L’ouvrage de l’urgence.

L’urgence de dire non pas la beauté, mais l’amour de ce pays. L’amour de ses régions aux mystères infinis. L’amour de ses chagrins et de ses douleurs. L’amour de ses gloires et de ses défaites.

Ce livre n’est pas une invitation au voyage. Il est une injonction intérieure à la méditation et au nomadisme des âmes. Une immersion dans nos entrailles ancestrales. Un retour aux essentiels ; la terre, le cheval, les humains.

Tiaret au galop est une rencontre entre la photographie de Nacer, le cheval de Tiaret et ma poésie. L’envie de faire ce livre est vite devenue une évidence.

De cette rencontre naitra non pas une ville, Tiaret Tihert La lionne, qui n’est plus à présenter, mais un projet simple et humaniste. Un projet de partage et de mémoire. Un livre du sens qui caresse les chevaux dans le sens du présent. Un livre qui survole les symboles sans les noyer. Qui dépeint sans toucher.

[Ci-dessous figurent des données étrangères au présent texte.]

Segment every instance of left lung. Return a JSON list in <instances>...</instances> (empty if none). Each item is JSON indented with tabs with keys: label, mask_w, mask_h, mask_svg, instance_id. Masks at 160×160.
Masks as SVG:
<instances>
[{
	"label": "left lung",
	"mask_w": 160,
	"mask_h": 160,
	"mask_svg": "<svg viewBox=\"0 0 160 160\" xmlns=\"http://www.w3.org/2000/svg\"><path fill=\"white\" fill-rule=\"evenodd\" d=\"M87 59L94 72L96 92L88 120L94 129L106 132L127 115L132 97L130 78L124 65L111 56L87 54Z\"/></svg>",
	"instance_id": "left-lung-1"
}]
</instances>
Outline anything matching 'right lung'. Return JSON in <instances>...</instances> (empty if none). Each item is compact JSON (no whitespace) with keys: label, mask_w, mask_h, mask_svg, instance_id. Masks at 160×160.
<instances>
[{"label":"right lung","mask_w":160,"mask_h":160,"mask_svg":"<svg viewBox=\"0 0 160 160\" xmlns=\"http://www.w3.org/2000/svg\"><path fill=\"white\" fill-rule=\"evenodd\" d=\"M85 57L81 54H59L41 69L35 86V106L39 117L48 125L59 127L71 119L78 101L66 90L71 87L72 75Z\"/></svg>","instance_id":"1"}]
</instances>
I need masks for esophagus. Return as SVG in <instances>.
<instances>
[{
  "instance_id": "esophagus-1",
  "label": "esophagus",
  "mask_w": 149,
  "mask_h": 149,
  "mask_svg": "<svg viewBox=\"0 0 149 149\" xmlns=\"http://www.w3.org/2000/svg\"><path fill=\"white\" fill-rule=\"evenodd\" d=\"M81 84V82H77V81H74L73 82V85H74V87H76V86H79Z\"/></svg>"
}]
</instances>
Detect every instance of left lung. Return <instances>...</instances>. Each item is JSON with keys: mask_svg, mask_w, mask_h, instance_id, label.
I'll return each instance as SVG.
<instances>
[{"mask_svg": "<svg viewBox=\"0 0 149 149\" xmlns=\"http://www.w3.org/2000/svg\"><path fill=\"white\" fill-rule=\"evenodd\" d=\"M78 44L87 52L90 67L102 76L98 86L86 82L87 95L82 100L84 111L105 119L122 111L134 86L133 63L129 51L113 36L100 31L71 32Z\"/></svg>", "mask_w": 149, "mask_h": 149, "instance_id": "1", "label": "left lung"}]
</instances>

Tiaret est Ibn Khaldoun. Tiaret est l’Emir Abdelkader. Tiaret est les Djeddars. Tiaret est les dynasties. Tiaret est le Haras National Chaouchaoua avec son cheval Barbe, son cheval Arabe et son cheval Arabe Barbe.

La bibliographie sur cette région est intarissable. Nous avons décidé de laisser l’histoire aux historiens et la géographie au regard du lecteur. Ce travail est  un témoignage à échelle humaine ; Tiaret vue par l’un des siens. Que reste-t-il de ses légendes ? Que reste-t-il de ses traditions, de son patrimoine, de sa force d’hommes et de femmes ?

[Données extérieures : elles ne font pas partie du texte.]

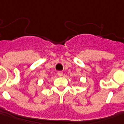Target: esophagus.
I'll list each match as a JSON object with an SVG mask.
<instances>
[{
	"label": "esophagus",
	"instance_id": "obj_1",
	"mask_svg": "<svg viewBox=\"0 0 124 124\" xmlns=\"http://www.w3.org/2000/svg\"><path fill=\"white\" fill-rule=\"evenodd\" d=\"M58 76H60V77H62V75H63V73H62V71H58Z\"/></svg>",
	"mask_w": 124,
	"mask_h": 124
}]
</instances>
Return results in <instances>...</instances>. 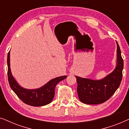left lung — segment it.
I'll list each match as a JSON object with an SVG mask.
<instances>
[{
    "label": "left lung",
    "mask_w": 129,
    "mask_h": 129,
    "mask_svg": "<svg viewBox=\"0 0 129 129\" xmlns=\"http://www.w3.org/2000/svg\"><path fill=\"white\" fill-rule=\"evenodd\" d=\"M117 43V64L112 73L101 80H91L76 76L79 99L83 103L97 105L110 99L120 84L123 76V60Z\"/></svg>",
    "instance_id": "left-lung-1"
}]
</instances>
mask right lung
<instances>
[{"instance_id":"obj_1","label":"right lung","mask_w":129,"mask_h":129,"mask_svg":"<svg viewBox=\"0 0 129 129\" xmlns=\"http://www.w3.org/2000/svg\"><path fill=\"white\" fill-rule=\"evenodd\" d=\"M7 62L8 81L10 87L23 102L32 106H43L51 103L54 96L56 86L67 77L66 76L56 77L39 89H26L21 87L12 75L10 67V52L8 53Z\"/></svg>"}]
</instances>
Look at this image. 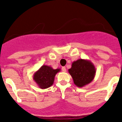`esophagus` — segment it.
Instances as JSON below:
<instances>
[{
	"instance_id": "esophagus-1",
	"label": "esophagus",
	"mask_w": 122,
	"mask_h": 122,
	"mask_svg": "<svg viewBox=\"0 0 122 122\" xmlns=\"http://www.w3.org/2000/svg\"><path fill=\"white\" fill-rule=\"evenodd\" d=\"M62 71H63V72H66V68L65 67H62Z\"/></svg>"
}]
</instances>
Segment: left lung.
I'll list each match as a JSON object with an SVG mask.
<instances>
[{
  "label": "left lung",
  "instance_id": "1",
  "mask_svg": "<svg viewBox=\"0 0 122 122\" xmlns=\"http://www.w3.org/2000/svg\"><path fill=\"white\" fill-rule=\"evenodd\" d=\"M68 72L72 77L74 84L81 88L93 80L96 70L90 61L79 59L72 62Z\"/></svg>",
  "mask_w": 122,
  "mask_h": 122
}]
</instances>
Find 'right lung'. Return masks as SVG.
Returning <instances> with one entry per match:
<instances>
[{"instance_id": "right-lung-1", "label": "right lung", "mask_w": 122, "mask_h": 122, "mask_svg": "<svg viewBox=\"0 0 122 122\" xmlns=\"http://www.w3.org/2000/svg\"><path fill=\"white\" fill-rule=\"evenodd\" d=\"M60 71V68L53 69L44 65L34 74L33 79L40 88H47L53 84L55 75Z\"/></svg>"}]
</instances>
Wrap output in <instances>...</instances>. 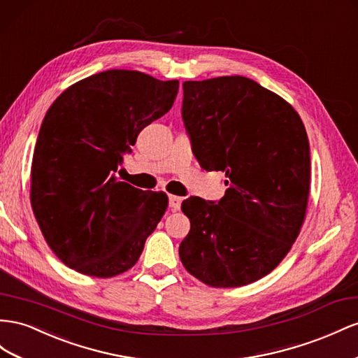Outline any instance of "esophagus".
Masks as SVG:
<instances>
[{
	"mask_svg": "<svg viewBox=\"0 0 358 358\" xmlns=\"http://www.w3.org/2000/svg\"><path fill=\"white\" fill-rule=\"evenodd\" d=\"M169 205H170L171 210H179V209H180V205H182V197L170 196V197H169Z\"/></svg>",
	"mask_w": 358,
	"mask_h": 358,
	"instance_id": "obj_1",
	"label": "esophagus"
}]
</instances>
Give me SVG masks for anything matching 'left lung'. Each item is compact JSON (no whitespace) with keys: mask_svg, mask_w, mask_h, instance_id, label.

Ils perpétuent la beauté des choses simples, la beauté des êtres et de la nature indomptable des purs sangs. L’objectif du photographe a saisi l’essence fulgurante de ces coursiers magnifiques, joyaux inestimables d’une tradition millénaire.

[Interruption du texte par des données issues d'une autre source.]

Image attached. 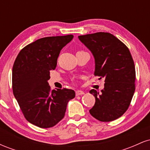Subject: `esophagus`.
<instances>
[{
	"label": "esophagus",
	"mask_w": 150,
	"mask_h": 150,
	"mask_svg": "<svg viewBox=\"0 0 150 150\" xmlns=\"http://www.w3.org/2000/svg\"><path fill=\"white\" fill-rule=\"evenodd\" d=\"M85 94V92H83V91H81V90H77L75 92V94H76V96H79V95H82V94Z\"/></svg>",
	"instance_id": "esophagus-1"
}]
</instances>
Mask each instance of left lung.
<instances>
[{"label":"left lung","instance_id":"1","mask_svg":"<svg viewBox=\"0 0 150 150\" xmlns=\"http://www.w3.org/2000/svg\"><path fill=\"white\" fill-rule=\"evenodd\" d=\"M78 38L94 56V75L105 80L101 92L89 91L95 97V104L89 113L102 122L116 120L127 111L135 92V68L130 51L119 39L107 32Z\"/></svg>","mask_w":150,"mask_h":150}]
</instances>
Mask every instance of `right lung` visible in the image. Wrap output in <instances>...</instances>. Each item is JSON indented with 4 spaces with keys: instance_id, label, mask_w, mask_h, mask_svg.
<instances>
[{
    "instance_id": "1",
    "label": "right lung",
    "mask_w": 150,
    "mask_h": 150,
    "mask_svg": "<svg viewBox=\"0 0 150 150\" xmlns=\"http://www.w3.org/2000/svg\"><path fill=\"white\" fill-rule=\"evenodd\" d=\"M73 35L37 39L18 53L13 68V91L25 118L42 128L54 126L65 116L67 105L75 91H51L48 80L54 70L61 49Z\"/></svg>"
}]
</instances>
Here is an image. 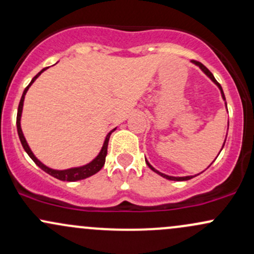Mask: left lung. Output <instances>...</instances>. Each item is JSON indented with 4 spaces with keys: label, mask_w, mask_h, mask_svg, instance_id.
<instances>
[{
    "label": "left lung",
    "mask_w": 254,
    "mask_h": 254,
    "mask_svg": "<svg viewBox=\"0 0 254 254\" xmlns=\"http://www.w3.org/2000/svg\"><path fill=\"white\" fill-rule=\"evenodd\" d=\"M191 63H193L194 65H196L197 67H199L200 69H201L202 72H204V73L206 74V76H207L208 78H210L211 80H212V82L214 83V84H216L217 86H218V89H219V90H221V95H222V99L224 100V101H225V96H224V93H223V89H222V86H221V84H219L218 82H217V80H216V78H214V77H213V74L211 73V72H210V69H208L207 67H206V66L202 65L201 63H199V61H194V60H191ZM225 107H227V102H225ZM228 127H229V122H228ZM224 143H225V141H224ZM224 143H223V146H222V149H223V147H224ZM222 149H221V150H222ZM219 153H221V152H219ZM146 164H147V165H148V168H149L150 170H152V171H154V172H155V174L160 175L161 177L166 178V180H170V181H188V180H190V178H193V177L197 176V175H199V174H197V175H194V176H183V177H175V176H169V175H165V174H163V172L158 171L157 169H154V168H153V166L150 165V164H149V161L147 160V159H146ZM211 164H212V163H211Z\"/></svg>",
    "instance_id": "1"
}]
</instances>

Les chevaux prennent la plus grande place de ce travail commun. Ils sont le présent de ces légendes sublimes qui ont bercé notre enfance, le symbole de la paix retrouvée, les dignes coursiers des guerriers de la région.

Un regard simple, naïf et humaniste sur une région vivante et pleine de noblesse. Le regard d’une communauté exceptionnelle, à la fois tournée vers l’avenir et ancrée dans une terre de valeurs et de passions.

Bienvenue dans un univers poétique haut en couleurs du temps.